Barron continued, stating he and his university colleagues will do everything in their power to keep international students safe, healthy, and a part of the Penn State community.

“We will do all that we can to see that this extremely negative impact is not the case and that this unfortunate directive does not derail the educational ambitions of our international students,” Barron said. “They are a welcome, enriching and vital part of our community, belong on our campuses and have every right to finish their degrees at Penn State.”

To take action against ICE’s guidelines, Penn State will join an amicus brief written in support of Harvard and MIT’s lawsuit against the Department of Homeland Security and ICE regarding the new rules. Amicus briefs allow parties not affiliated with the litigation (read: Penn State) to provide arguments, perspective, and advice to the court on the case or issues at hand.

Additionally, Penn State is joining several groups, such as the Associate of American Universities and American Council on Education, in calling for the “immediate rescission” of the new measures.

“Doing so is in our country’s be interested and simply the right and just thing to do,” Barron wrote.
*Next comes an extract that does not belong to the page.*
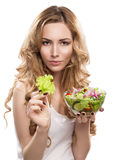 Γυναίκα με τη σαλάτα στοκ εικόνες με δικαίωμα ελεύθερης χρήσης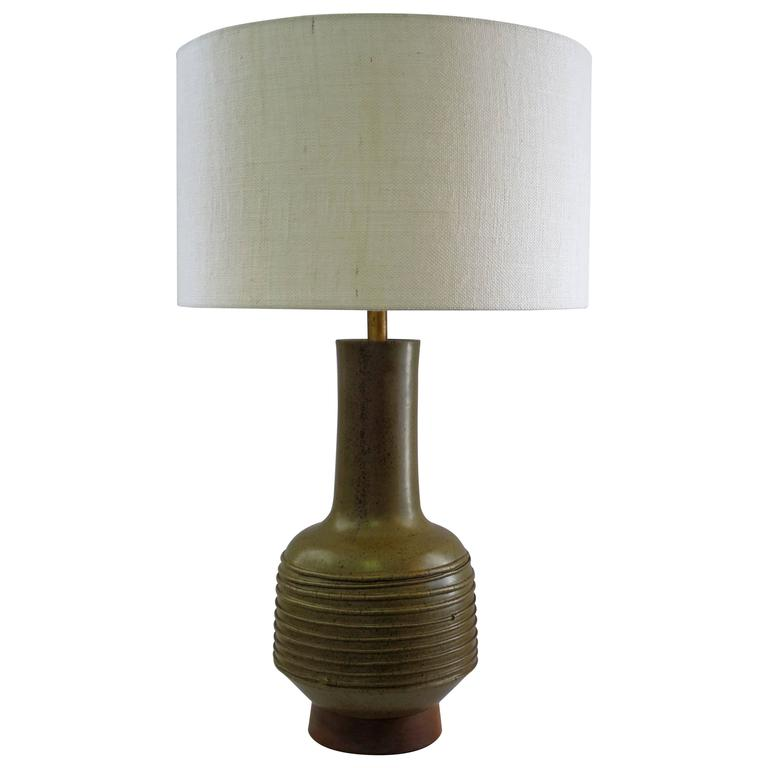 mid century modern ceramic table lamp at 1stdibs. Black Bedroom Furniture Sets. Home Design Ideas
While legal action waits to take place, Barron said Penn State is “exploring various means” to retain its international students on its campuses should the regulations persist. He added Penn State will share more information on these plans in the coming weeks once potential courses of action become more clear.

“To our international students: You are welcome here. Your presence enriches our University and the educational experience of all of our students,” Barron wrote. “I know you have questions and trepidations, but please know that our academic programs are already working to provide you with options for a successful fall semester, doing all they can to keep you from having to leave your Penn State family. We will be working tirelessly and creatively to lessen the impacts of this directive on you.”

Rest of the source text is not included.